Madeline watched the movement hypnotically, until she became aware that she was staring at a particular part of his anatomy that she should not be staring at and dragged her eyes off him, shocked at her behaviour.

He found it amusing, she could tell. His grin, barely suppressed, adding a sparkle to those blue, blue eyes. ‘You’re Dr Hunt?’ Maddy’s tone found the perfect mix of sarcasm and disbelief.

She had to get back some control here.

‘Yes.’ He swapped the paintbrush to his left hand, wiped his right on his denim-covered buttock and offered it to her.

She ignored it, her rudeness seeming to amuse him even further. Madeline got the impression that nothing fazed Marcus Hunt.

‘And you are?’

‘Madeline Harrington. Dr Madeline Harrington.’

‘Oh, right...from next door.’ He smiled. ‘We’ll be neighbours, then.’ The thought, despite the bling on her hand, was immensely appealing.

‘Ah, no...I don’t think so.’

‘Oh?’ Marcus queried, not particularly worried. ‘Problem?’

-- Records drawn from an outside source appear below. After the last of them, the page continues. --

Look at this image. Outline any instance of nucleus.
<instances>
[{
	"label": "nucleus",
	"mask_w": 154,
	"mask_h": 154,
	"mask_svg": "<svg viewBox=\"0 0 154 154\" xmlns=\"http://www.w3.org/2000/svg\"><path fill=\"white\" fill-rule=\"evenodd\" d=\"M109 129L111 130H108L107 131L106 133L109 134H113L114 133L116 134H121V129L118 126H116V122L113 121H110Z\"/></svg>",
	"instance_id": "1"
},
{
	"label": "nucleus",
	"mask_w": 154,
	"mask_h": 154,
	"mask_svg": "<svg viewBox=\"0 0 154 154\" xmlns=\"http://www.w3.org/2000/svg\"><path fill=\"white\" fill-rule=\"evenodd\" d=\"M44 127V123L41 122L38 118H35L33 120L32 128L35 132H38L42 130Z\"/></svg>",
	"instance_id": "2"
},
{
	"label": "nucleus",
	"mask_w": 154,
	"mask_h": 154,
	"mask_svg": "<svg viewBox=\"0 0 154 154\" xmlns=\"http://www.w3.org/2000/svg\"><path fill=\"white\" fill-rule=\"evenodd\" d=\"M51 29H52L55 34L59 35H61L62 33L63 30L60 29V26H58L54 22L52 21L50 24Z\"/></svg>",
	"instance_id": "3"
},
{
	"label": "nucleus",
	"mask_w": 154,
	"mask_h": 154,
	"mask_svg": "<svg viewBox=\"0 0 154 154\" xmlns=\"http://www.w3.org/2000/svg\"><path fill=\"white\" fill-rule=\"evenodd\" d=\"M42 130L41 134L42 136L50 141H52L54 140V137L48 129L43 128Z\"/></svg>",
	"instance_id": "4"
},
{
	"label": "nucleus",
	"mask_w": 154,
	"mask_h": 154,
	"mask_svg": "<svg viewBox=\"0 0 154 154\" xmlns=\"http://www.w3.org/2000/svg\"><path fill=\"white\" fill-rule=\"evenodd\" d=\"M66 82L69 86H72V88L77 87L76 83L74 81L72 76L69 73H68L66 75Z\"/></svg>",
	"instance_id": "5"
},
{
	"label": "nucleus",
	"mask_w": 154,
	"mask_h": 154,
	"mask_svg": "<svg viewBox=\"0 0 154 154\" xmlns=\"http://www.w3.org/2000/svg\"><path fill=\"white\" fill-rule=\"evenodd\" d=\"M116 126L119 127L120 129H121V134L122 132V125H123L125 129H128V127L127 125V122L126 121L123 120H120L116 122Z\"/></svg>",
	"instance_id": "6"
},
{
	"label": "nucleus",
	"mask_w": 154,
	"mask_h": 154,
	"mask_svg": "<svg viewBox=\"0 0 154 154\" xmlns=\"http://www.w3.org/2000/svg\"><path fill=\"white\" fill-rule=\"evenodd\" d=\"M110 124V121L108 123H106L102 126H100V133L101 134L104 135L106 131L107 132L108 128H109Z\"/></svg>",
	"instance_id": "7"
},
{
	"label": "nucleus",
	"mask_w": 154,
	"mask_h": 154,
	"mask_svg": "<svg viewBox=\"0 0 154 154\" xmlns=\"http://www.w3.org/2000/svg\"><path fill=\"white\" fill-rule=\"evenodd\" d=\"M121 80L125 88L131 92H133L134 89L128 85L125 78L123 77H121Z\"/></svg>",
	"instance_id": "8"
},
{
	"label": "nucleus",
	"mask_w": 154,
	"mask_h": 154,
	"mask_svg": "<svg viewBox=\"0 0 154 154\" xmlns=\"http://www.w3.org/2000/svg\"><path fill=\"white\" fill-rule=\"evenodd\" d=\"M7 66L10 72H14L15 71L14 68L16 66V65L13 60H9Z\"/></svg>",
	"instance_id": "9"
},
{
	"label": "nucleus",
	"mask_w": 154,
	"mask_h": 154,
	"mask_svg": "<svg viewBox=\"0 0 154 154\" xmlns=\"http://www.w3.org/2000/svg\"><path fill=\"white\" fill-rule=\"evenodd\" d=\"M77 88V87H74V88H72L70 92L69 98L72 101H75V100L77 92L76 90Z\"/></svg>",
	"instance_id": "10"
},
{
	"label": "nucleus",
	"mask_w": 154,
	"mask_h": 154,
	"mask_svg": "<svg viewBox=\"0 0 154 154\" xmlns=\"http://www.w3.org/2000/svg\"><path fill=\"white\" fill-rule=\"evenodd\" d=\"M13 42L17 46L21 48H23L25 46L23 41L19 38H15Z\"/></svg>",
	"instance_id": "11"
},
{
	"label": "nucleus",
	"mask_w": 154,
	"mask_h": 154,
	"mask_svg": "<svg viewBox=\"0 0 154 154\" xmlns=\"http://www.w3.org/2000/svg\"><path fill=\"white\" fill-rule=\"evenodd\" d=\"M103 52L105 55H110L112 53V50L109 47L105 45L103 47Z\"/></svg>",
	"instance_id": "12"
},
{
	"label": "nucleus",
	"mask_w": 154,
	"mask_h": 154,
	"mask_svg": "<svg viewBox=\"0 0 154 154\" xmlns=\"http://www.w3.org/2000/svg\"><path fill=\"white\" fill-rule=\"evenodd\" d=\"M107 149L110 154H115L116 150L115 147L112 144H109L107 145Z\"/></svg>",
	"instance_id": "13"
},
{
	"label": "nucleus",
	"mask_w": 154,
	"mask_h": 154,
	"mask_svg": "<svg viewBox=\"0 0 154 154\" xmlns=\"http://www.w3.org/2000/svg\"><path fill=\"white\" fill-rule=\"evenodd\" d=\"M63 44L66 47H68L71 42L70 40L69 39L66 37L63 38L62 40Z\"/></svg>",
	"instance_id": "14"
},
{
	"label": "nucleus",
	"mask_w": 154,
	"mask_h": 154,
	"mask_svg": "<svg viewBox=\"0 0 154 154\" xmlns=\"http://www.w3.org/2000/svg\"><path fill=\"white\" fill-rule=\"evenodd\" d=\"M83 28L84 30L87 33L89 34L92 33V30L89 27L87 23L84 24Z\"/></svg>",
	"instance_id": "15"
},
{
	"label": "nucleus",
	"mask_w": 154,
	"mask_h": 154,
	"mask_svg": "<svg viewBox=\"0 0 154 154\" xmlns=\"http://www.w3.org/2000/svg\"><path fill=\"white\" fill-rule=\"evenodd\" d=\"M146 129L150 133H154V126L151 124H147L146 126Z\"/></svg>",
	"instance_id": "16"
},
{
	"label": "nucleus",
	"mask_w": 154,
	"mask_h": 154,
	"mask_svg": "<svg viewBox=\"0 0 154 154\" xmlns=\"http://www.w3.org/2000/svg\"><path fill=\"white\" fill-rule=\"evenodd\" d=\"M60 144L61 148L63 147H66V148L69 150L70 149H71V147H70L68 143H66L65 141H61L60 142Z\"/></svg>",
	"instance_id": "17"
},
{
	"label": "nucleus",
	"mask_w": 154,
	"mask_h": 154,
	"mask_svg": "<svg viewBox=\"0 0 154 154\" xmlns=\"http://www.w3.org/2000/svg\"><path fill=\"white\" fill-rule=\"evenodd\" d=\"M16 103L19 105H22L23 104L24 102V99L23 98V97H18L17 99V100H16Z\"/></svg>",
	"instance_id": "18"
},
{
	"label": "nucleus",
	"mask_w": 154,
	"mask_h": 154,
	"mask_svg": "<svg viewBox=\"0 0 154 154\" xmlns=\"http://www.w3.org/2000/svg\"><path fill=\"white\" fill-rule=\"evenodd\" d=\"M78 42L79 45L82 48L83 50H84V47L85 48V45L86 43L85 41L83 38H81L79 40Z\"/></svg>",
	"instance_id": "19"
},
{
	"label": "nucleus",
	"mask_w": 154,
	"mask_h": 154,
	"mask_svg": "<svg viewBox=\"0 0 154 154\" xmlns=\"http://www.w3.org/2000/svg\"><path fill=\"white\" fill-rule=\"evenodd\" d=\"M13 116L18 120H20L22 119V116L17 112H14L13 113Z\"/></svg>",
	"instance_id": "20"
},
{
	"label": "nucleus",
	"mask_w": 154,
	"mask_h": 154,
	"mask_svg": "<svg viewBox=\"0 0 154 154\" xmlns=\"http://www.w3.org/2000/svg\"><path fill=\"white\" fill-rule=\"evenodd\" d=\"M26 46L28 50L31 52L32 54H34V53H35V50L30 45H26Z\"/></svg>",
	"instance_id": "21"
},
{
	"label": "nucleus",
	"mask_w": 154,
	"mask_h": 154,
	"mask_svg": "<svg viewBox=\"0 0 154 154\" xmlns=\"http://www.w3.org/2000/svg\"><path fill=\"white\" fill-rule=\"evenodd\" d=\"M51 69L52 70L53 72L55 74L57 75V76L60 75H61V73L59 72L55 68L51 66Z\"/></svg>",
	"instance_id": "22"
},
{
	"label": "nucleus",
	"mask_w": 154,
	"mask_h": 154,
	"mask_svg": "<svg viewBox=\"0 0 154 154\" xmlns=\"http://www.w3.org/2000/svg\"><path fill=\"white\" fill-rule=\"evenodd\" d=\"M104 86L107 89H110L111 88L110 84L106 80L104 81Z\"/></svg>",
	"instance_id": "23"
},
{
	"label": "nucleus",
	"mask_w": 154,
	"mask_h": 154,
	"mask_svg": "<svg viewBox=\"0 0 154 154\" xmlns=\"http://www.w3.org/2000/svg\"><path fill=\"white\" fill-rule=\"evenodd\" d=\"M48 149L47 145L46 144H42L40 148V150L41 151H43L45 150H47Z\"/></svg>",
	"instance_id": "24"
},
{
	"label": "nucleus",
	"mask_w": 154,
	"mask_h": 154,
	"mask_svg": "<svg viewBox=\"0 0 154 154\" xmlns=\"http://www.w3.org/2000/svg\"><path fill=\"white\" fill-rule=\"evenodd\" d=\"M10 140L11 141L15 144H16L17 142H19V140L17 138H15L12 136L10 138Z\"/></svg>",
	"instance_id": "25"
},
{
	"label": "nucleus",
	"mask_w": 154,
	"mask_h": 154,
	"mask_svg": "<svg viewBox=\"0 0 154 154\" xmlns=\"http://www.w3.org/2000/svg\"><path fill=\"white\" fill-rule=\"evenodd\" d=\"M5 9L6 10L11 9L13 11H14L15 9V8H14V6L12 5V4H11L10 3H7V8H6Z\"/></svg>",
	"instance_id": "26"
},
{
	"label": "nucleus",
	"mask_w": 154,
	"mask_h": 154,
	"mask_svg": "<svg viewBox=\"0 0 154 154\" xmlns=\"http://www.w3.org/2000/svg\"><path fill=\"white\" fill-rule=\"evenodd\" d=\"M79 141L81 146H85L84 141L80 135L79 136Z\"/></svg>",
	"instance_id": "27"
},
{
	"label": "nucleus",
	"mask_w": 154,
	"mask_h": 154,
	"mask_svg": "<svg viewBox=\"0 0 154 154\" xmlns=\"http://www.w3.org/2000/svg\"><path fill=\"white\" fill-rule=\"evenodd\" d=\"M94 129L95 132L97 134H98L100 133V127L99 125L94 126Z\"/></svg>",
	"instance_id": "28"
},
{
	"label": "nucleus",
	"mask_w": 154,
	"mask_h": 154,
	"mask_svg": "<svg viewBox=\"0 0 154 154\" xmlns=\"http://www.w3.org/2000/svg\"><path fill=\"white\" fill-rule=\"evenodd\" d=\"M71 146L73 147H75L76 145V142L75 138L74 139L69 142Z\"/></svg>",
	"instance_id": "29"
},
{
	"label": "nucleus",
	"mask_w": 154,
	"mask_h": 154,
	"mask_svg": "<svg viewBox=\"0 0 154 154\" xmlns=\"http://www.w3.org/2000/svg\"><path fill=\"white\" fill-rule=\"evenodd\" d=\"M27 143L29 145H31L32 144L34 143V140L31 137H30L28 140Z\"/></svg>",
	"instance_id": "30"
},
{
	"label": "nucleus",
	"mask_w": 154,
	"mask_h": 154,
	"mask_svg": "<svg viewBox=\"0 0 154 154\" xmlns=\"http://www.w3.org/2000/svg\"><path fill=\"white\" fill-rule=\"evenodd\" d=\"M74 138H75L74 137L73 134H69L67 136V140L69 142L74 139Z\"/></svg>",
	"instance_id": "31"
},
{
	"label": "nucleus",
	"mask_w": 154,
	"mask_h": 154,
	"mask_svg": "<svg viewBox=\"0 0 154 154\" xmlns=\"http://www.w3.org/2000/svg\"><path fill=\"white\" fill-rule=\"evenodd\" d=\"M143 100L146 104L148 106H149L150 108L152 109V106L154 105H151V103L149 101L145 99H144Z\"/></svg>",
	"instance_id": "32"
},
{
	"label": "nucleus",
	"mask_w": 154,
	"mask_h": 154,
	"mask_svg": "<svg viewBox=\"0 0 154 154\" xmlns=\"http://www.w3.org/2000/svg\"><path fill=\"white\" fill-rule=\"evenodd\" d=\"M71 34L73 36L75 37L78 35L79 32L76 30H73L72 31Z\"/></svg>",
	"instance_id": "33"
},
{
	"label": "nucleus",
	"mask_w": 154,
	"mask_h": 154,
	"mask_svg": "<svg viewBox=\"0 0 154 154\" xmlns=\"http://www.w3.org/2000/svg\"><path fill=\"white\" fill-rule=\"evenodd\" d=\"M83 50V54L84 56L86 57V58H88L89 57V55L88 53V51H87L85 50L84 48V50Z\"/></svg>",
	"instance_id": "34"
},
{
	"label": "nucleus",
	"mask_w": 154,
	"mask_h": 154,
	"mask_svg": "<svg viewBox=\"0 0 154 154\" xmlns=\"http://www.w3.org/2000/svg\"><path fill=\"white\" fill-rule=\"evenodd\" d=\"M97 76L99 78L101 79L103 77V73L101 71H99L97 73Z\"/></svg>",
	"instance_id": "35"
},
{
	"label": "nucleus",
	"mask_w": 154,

‘Two, actually. One...’ Madeline held up one finger. ‘I object, most strenuously, to you using the title of Doctor. Naturopaths or any other alternative medicine nuts are not permitted to call themselves doctors.’

‘They can if they hold a medical degree,’ he stated matter-of-factly. ‘And I’m a homeopath, actually.’

Madeline blinked. ‘You’re...a real doctor?’

Apparently not insulted by her frank incredulity, he threw back his head and laughed. The long column of his neck was exposed to her view and, despite her irritation, an errant brain cell dared her to lick it.

‘Is that so hard to believe?’

‘Quite frankly, yes,’ Madeline admitted. He didn’t look like any kind of doctor she had ever known. Her father had been a doctor, his two nearing-retirement partners were doctors. Simon was a doctor!

Those men were what doctors looked like.

‘I believe there was a second?’ Marcus prompted after some time had elapsed and Madeline hadn’t continued.